If a package is very new or in development, it might only be on GitHub. You need the devtools or remotes package to “clone” it.

# devtools is not a default part of R; you must install it first
if (!require("devtools", quietly = TRUE))
    install.packages("devtools")

devtools::install_github("YuLab-SMU/ggmsa")
Note

ggmsa: A specialized tool for visualizing Multiple Sequence Alignments (MSAs) using ggplot2 logic.

1.4 Choosing Your Source

  • CRAN: Use for general data science (cleaning data, standard plots).

  • BioConductor: Use for any “omics” data. This is where you find tools for Bulk/Single-cell RNA-seq.

  • GitHub: Use only if the package isn’t available elsewhere or if you need the absolute latest (but potentially “buggy”) version.

1.5 Finding the Right Tool

  • Bioconductor Views: A great place to browse by topic (e.g., “Epigenetics”).

  • RDocumentation.org: Search for any function name to see which package it belongs to.

  • Google/Stack Overflow: Usually, if you search “How to do X in R,” the top result will suggest a package.

1.6 Important Notes on Installation

When installing, R might ask: “Do you want to update other packages?”

  • Recommendation: Usually, choose “None” or “No” if you are in a hurry, as updating everything can take a long time and occasionally break other code.

  • The “Library” Step: Remember, install.packages() puts the app on your phone, but library() is what actually opens the app so you can use it.

1.7 The “Double Colon” Trick

Normally, we use library(package) to load all the tools from a package. However, you can access a specific function directly using the package::function() syntax.

Why use this?

  1. Preventing Naming Conflicts: Both the stats package (built into R) and the dplyr package have a function called filter(). If you load both, R will “mask” the older one. Using dplyr::filter() ensures R knows exactly which “filter” tool you want to use.

  2. Clarity for Collaborators: When someone else reads your code, they might not know which package lfcShrink() belongs to. Writing DESeq2::lfcShrink() makes your code self-documenting.

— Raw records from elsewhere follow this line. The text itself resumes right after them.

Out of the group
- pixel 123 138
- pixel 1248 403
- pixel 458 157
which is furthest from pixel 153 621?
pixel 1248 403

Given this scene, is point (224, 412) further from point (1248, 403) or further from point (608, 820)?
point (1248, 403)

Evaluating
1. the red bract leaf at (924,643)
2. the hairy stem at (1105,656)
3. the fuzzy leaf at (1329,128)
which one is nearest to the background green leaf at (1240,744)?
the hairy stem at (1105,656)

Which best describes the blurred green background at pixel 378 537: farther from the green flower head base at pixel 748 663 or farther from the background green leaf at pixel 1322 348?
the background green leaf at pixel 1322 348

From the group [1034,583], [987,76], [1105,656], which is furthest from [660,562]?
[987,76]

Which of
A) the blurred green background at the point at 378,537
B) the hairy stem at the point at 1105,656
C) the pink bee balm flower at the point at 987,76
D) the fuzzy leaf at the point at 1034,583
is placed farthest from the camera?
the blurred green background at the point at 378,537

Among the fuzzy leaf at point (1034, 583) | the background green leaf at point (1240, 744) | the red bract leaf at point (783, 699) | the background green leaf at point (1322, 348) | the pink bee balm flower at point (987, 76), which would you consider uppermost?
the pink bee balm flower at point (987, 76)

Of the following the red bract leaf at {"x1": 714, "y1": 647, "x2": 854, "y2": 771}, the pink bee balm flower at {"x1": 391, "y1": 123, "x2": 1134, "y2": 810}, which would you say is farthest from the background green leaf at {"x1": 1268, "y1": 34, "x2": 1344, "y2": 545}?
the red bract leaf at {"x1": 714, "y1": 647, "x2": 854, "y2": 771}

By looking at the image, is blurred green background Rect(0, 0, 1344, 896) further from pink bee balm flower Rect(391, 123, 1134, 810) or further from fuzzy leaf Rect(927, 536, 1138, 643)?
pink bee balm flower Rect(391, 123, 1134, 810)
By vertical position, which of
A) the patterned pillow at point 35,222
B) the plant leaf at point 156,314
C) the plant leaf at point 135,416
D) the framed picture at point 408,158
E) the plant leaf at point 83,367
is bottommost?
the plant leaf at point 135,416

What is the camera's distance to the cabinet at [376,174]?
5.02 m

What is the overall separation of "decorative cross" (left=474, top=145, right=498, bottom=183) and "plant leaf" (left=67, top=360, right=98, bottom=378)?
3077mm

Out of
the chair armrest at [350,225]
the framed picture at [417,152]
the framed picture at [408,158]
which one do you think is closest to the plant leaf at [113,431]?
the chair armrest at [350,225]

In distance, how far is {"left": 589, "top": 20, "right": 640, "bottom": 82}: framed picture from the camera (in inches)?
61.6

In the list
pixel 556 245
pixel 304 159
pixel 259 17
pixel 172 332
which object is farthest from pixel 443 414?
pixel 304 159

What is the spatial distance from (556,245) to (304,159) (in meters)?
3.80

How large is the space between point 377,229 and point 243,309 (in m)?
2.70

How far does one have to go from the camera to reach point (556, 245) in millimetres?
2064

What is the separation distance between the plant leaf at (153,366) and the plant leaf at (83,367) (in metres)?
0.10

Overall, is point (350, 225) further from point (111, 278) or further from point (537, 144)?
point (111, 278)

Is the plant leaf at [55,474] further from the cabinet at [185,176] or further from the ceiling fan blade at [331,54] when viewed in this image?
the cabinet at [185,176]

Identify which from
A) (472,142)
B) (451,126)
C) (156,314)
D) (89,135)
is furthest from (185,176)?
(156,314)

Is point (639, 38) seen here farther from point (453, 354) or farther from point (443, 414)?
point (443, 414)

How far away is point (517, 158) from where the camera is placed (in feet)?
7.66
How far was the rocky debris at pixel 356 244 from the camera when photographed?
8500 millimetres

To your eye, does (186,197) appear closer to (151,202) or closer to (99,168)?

  3. One-Time Use: If you only need a package once in your entire script (like BiocManager::install()), it is cleaner to use the double colon than to load the entire library into your computer’s memory.

# Example 1: Installing without loading the manager
BiocManager::install("DESeq2")

# Example 2: Being explicit about which 'filter' to use
# This is very common in bioinformatics pipelines!
clean_data <- dplyr::filter(my_results, pvalue < 0.05)

This is very common in bioinformatics scripts because it prevents “naming conflicts” (when two different packages have a function with the same name).

1.8 Checking Package Versions

In bioinformatics, package versions change rapidly. A result you get with DESeq2 version 1.38 might be slightly different in version 1.42.

To ensure your research is reproducible, you should always check which version you are using before writing your paper.

# Check the version of a specific package
packageVersion("base")

# Or check everything currently loaded in your session
sessionInfo()
Note

Note: The sessionInfo() command is a “best practice” to run at the end of every analysis. It records your R version, your operating system, and every package version used.